Differences in SpeB protease activity among group A streptococci associated with superficial, invasive, and autoimmune disease (#208)

Anhphan T Ly 1 , John P Noto 1 , Odaelys L Walwyn 1 , Robert R Tanz 2 , Stanford T Shulman 2 , William Kabat 2 , Herve Tettelin 3 , Debra Bessen 1
  1. Department of Pathology, Microbiology and Immunology, New York Medical College, Valhalla, New York, USA
  2. Pediatrics, Northwestern University Feinberg School of Medicine and Ann & Robert H. Lurie Children's Hospital, Chicago, Illinois, USA
  3. Microbiology & Immunology, Institute for Genome Sciences, University of Maryland School of Medicine, Baltimore, Maryland, USA

The secreted cysteine proteinase SpeB is an important virulence factor of group A streptococci (GAS), whereby SpeB activity varies widely among strains.
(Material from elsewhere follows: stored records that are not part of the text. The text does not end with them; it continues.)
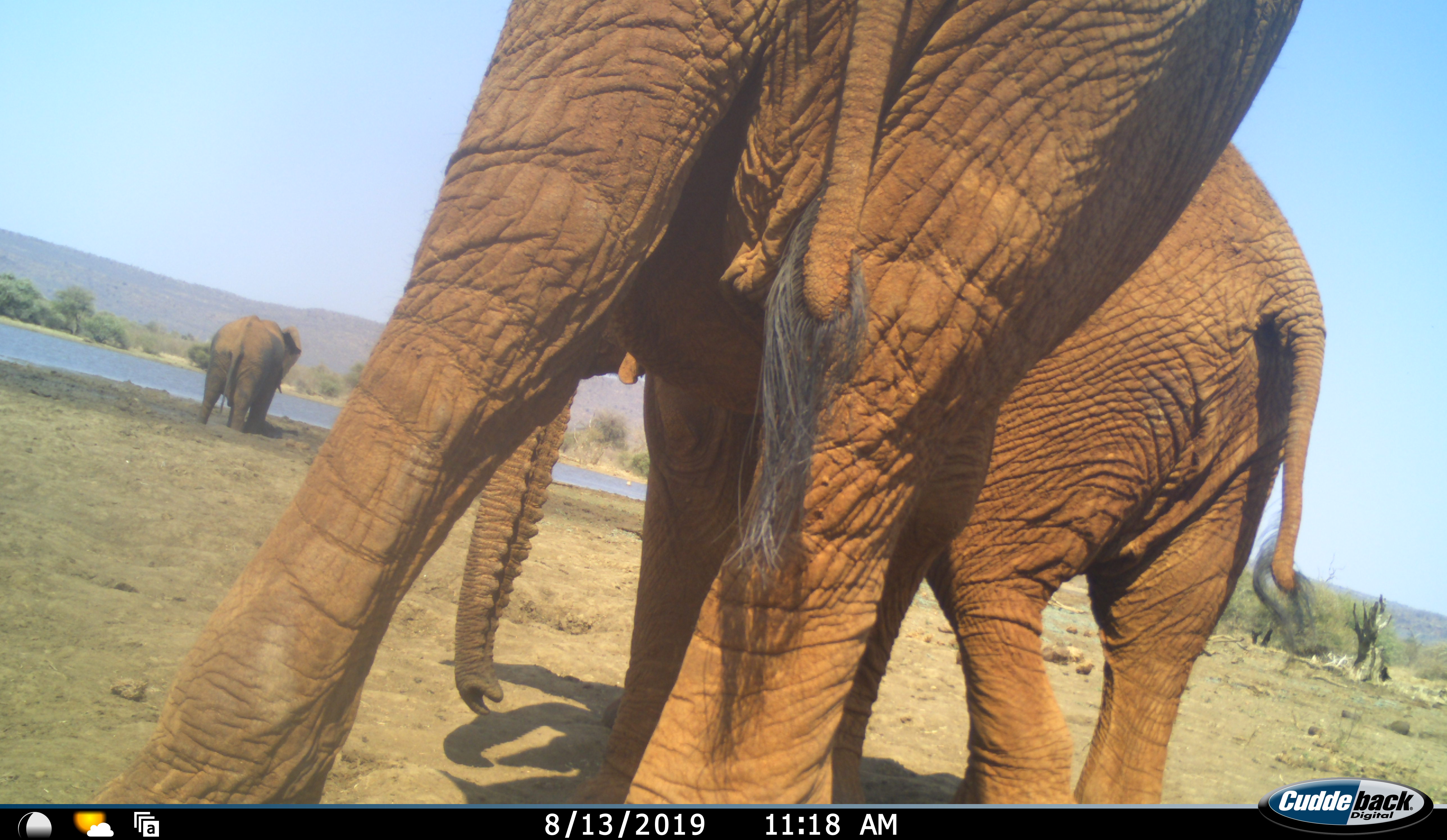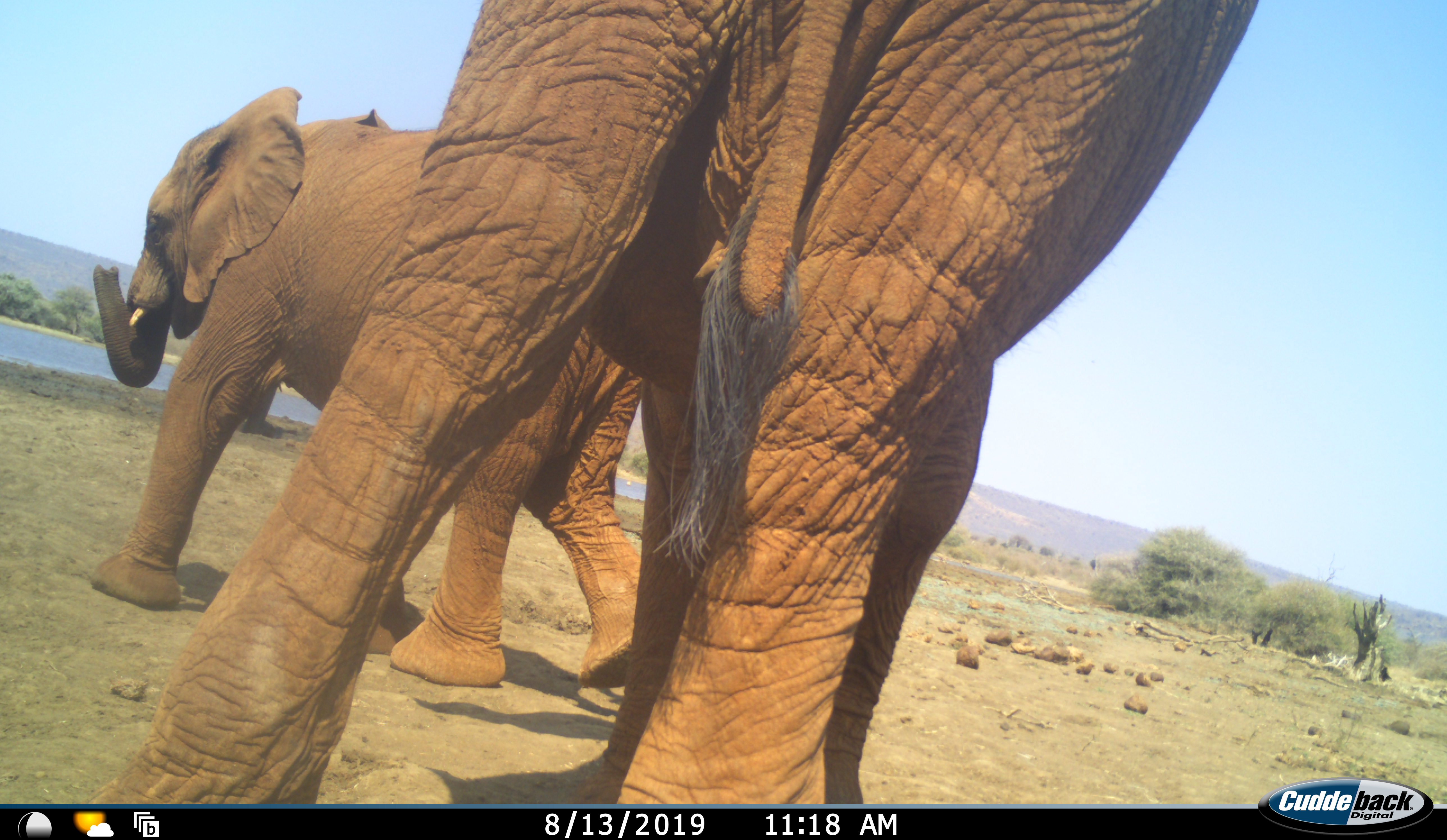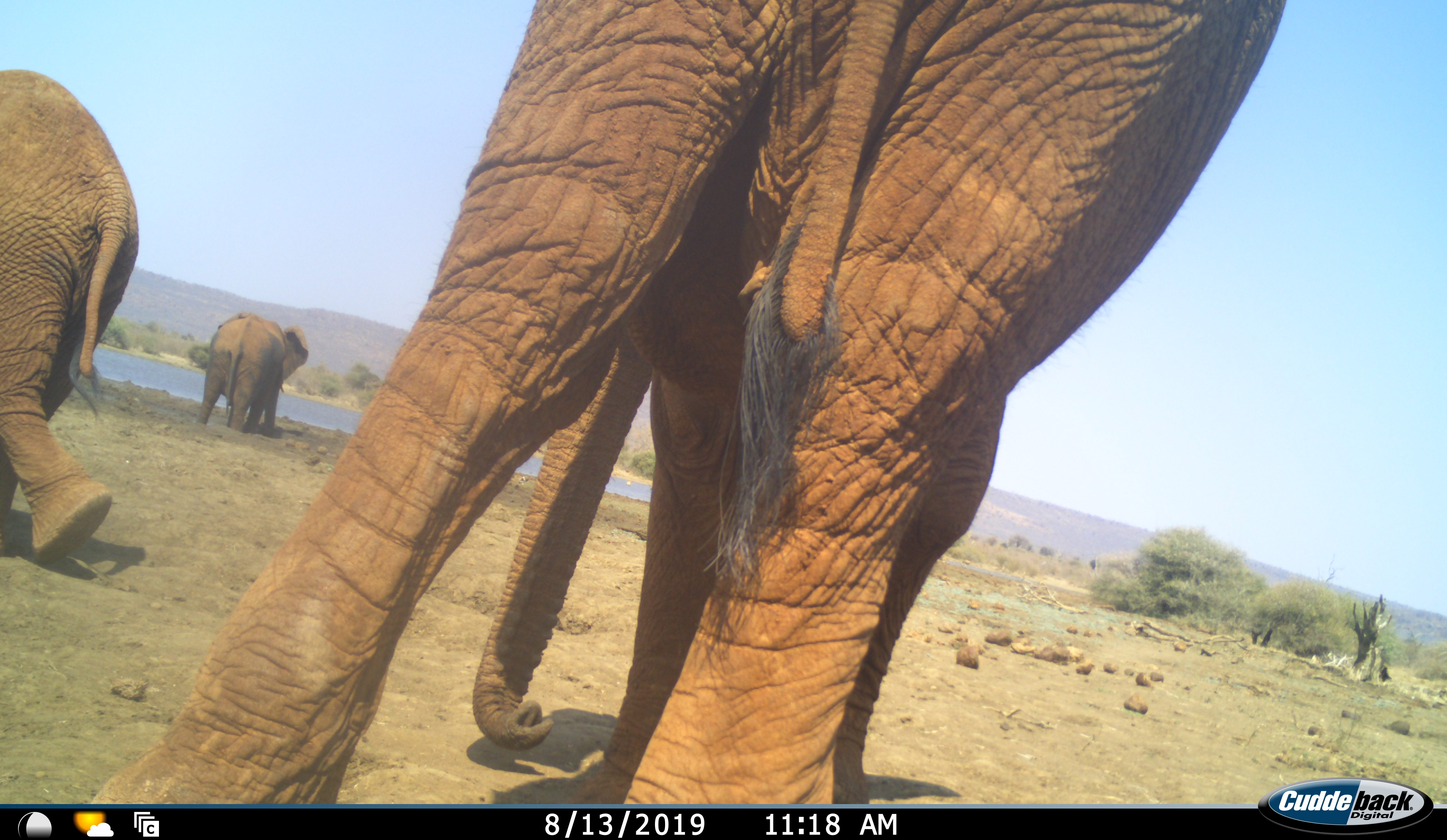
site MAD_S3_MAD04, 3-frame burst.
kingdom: Animalia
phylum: Chordata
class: Mammalia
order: Proboscidea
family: Elephantidae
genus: Loxodonta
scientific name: Loxodonta africana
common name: african bush elephant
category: elephant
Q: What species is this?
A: Elephant (african bush elephant) (Loxodonta africana).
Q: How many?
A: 3.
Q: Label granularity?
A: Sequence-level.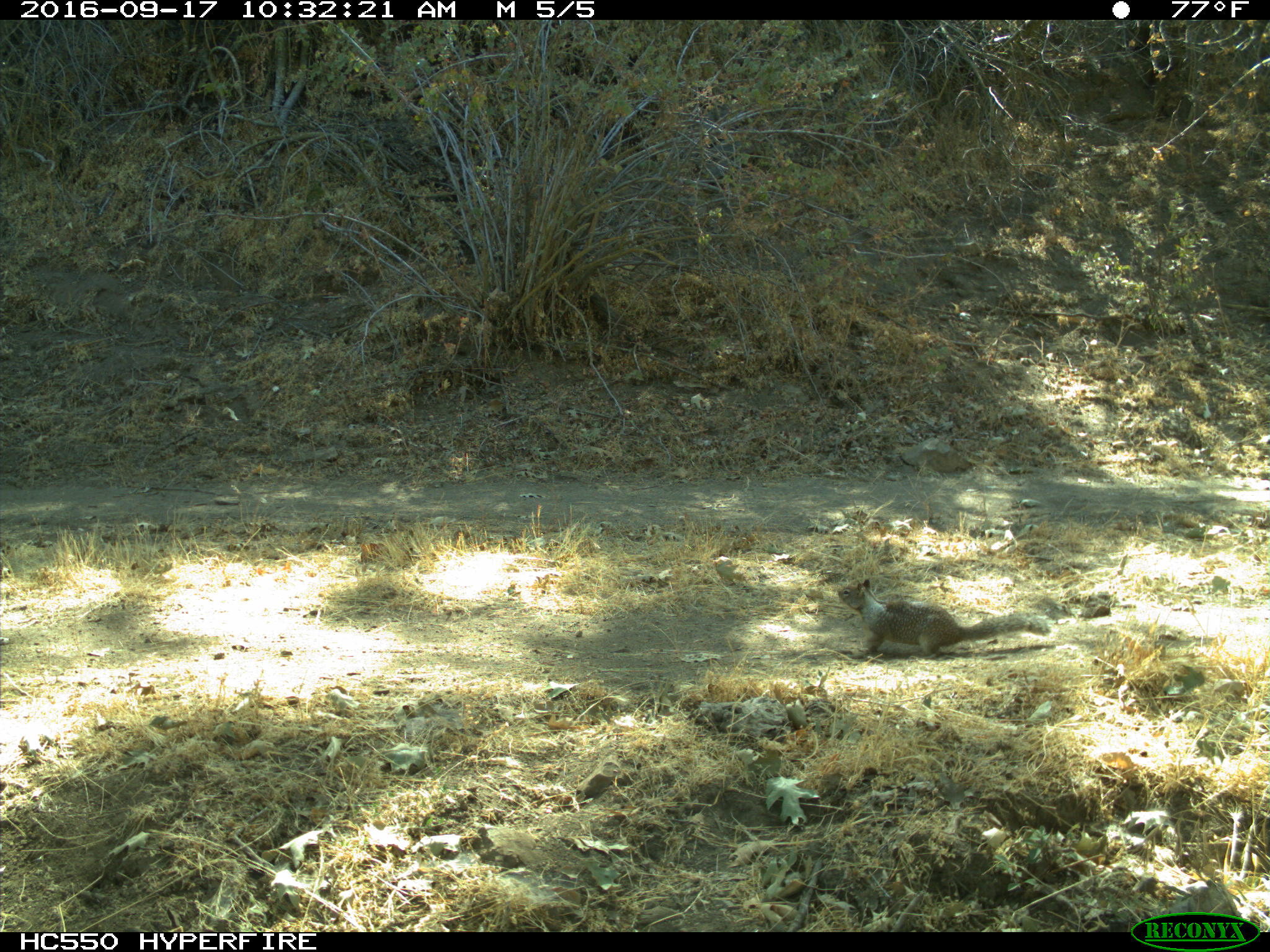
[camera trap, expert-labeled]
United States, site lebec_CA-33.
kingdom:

To establish the degree to which SpeB activity correlates with disease, GAS organisms were recovered from patients with pharyngitis, impetigo, invasive disease or acute rheumatic fever (ARF), and selected for analysis using rigorous sampling criteria; >300 GAS isolates were tested for SpeB activity by casein digestion assays, and each GAS isolate was scored as a SpeB-producer or non-producer. Highly significant statistical differences (p < 0.01) in SpeB production are observed between GAS recovered from patients with ARF (41.5% SpeB-non-producers) compared to pharyngitis (20.5%), invasive disease (16.7%), and impetigo (5.5%). SpeB activity differences between pharyngitis and impetigo isolates are also significant, whereas pharyngitis versus invasive isolates show no significant difference. The disproportionately greater number of SpeB-non-producers among ARF-associated isolates may indicate an altered transcriptional program for many rheumatogenic strains and/or a protective role for SpeB in GAS-triggered autoimmunity. Comparative transcriptomics and qRT-PCR are used to evaluate the relative RNA transcript levels of virulence genes between different GAS isolates in accordance with disease.